Casi contra mi voluntad, mis pies se movieron hacia la puerta del hospital. Winsloe dio un paso al lado para darme espacio y poner su brazo alrededor de mi cintura, tirándome hacia él.
– ¿Puedes creer esto? -dijo, luego se rió-. ¿Supongo que puedes, verdad?
Al principio, no vi nada. O nada extraño. Más allá de la ventana había un mostrador, un fregadero blanco, de acero inoxidable antiséptico brillando como un artículo en una sala de exhibición de cocinas. Una fila de botellas estaba ordenada detrás del mostrador. La carpeta de Carmichael estaba en un ángulo perfecto de noventa grados al lado del fregadero. Todo ordenado y pulcro, como siempre. Entonces algo a lo largo de la base del mostrador saltaba a la vista. Una obscenidad dentro de la prístina limpieza. Una salpicadura con forma de estrella de sangre.

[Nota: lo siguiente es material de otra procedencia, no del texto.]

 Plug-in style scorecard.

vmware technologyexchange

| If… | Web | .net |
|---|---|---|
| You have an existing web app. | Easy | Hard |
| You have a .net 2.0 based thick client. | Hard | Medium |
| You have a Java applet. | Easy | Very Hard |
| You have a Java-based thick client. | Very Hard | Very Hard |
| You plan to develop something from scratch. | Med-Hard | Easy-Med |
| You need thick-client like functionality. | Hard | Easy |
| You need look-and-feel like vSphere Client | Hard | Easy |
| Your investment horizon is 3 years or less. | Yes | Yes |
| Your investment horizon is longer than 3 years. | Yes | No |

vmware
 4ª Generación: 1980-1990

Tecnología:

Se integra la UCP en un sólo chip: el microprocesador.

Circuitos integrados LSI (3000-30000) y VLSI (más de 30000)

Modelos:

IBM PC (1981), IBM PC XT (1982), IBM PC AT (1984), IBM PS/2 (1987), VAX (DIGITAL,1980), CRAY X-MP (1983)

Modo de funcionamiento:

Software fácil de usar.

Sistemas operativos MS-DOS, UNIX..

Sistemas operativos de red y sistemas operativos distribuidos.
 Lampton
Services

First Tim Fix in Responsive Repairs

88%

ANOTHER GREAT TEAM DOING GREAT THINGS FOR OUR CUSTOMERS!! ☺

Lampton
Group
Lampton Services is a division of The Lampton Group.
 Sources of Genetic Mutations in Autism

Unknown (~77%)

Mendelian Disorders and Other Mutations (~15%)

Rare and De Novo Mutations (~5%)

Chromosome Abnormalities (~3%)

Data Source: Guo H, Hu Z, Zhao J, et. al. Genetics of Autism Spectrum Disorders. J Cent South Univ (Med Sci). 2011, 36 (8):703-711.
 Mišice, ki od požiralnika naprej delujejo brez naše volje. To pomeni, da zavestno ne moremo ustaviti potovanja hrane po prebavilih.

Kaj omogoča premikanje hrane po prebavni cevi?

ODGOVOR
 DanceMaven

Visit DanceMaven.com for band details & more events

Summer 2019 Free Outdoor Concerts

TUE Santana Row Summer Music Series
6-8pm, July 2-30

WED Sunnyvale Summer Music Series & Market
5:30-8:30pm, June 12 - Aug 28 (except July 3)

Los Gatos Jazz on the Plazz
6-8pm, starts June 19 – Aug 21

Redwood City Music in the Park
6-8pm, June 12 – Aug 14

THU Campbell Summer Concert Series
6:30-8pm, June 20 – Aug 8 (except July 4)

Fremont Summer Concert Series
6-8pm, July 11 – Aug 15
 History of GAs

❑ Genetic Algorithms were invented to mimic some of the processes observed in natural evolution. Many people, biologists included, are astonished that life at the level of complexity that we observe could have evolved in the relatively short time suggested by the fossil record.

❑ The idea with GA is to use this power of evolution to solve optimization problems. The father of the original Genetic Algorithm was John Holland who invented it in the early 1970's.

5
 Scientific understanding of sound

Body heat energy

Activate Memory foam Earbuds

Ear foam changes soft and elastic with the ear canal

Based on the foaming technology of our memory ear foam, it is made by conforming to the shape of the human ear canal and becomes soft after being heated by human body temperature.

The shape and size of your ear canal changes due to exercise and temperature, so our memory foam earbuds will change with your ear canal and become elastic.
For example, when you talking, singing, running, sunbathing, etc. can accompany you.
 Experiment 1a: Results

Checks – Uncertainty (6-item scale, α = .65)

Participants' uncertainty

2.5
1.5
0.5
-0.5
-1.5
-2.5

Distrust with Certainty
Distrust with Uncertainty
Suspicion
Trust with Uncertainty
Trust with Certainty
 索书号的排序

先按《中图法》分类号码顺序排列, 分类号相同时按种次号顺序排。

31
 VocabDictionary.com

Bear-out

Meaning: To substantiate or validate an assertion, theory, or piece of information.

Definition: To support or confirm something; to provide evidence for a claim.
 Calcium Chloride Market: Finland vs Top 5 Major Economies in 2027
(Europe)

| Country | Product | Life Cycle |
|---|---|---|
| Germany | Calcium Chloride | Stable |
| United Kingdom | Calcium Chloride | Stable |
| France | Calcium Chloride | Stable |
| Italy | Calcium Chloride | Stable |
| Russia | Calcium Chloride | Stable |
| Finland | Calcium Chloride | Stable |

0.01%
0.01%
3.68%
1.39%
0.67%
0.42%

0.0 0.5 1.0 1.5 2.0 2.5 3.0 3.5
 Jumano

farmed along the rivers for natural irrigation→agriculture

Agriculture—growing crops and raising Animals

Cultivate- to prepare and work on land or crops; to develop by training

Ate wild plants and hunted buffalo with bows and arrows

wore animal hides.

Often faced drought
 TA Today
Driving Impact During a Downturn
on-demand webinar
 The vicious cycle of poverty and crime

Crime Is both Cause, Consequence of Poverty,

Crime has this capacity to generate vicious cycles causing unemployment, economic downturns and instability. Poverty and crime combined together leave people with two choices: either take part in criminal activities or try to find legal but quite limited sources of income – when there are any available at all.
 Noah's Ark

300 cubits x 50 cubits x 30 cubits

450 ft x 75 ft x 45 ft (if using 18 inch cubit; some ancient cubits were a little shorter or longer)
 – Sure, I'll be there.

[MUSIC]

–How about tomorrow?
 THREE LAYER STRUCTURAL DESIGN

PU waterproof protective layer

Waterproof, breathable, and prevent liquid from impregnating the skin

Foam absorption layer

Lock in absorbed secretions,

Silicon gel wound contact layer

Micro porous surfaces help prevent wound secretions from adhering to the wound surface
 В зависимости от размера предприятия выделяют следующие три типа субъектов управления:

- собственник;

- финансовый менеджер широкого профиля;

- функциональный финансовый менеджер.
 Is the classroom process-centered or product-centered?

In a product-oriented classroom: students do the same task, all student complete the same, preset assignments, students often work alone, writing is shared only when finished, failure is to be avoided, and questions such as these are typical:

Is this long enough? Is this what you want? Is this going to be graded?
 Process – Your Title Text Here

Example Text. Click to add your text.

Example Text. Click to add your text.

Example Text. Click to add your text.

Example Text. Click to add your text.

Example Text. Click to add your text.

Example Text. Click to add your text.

Mi mirada barrió el suelo. Una mancha de sangre de quince centímetros sobre el mostrador. Gruesas gotas caían en zigzag sobre carro volcado. El carro estaba tumbado, los contenidos dispersos y rotos. Un charco de sangre. Una marca de zapato en el charco, con los bordes perfectos. Luego otra mancha, más grande, un zapato ensangrentado deslizándose a través del suelo. El archivador. El gabinete de acero de cien de libras tirado, bloqueando la esquina lejana como si alguien lo hubiese arrastrado y se hubiese escondido detrás de su imperfecta barricada. Los papeles se dispersaban a través del suelo. Sangre salpicada sobre ellos. Bajo la cama, un zapato con la planta ensangrentada. Encima del zapato, una pierna. Giré para afrontar a los demás, para decirles había alguien allí. Mientras me daba vuelta, mi mirada viajó por la pierna hacia la rodilla, luego a una piscina de brillante carmesí, luego a la nada. Una pierna cortada. Mi estómago saltó a mi garganta. Me giré lejos, rápido, pero no lo bastante rápido. Vi una mano tirada a unos pies de la cama. Más cerca de la puerta, medio obscurecida bajo una bandeja derramada, un trozo sangriento de carne que había sido humano.
Algo golpeó la puerta, reverberando con tanta fuerza que tropecé hacia atrás con el impacto. Un rugido de furia. Un destello de piel amarillenta marrón. Una oreja. Un hocico empapado de sangre. Bauer.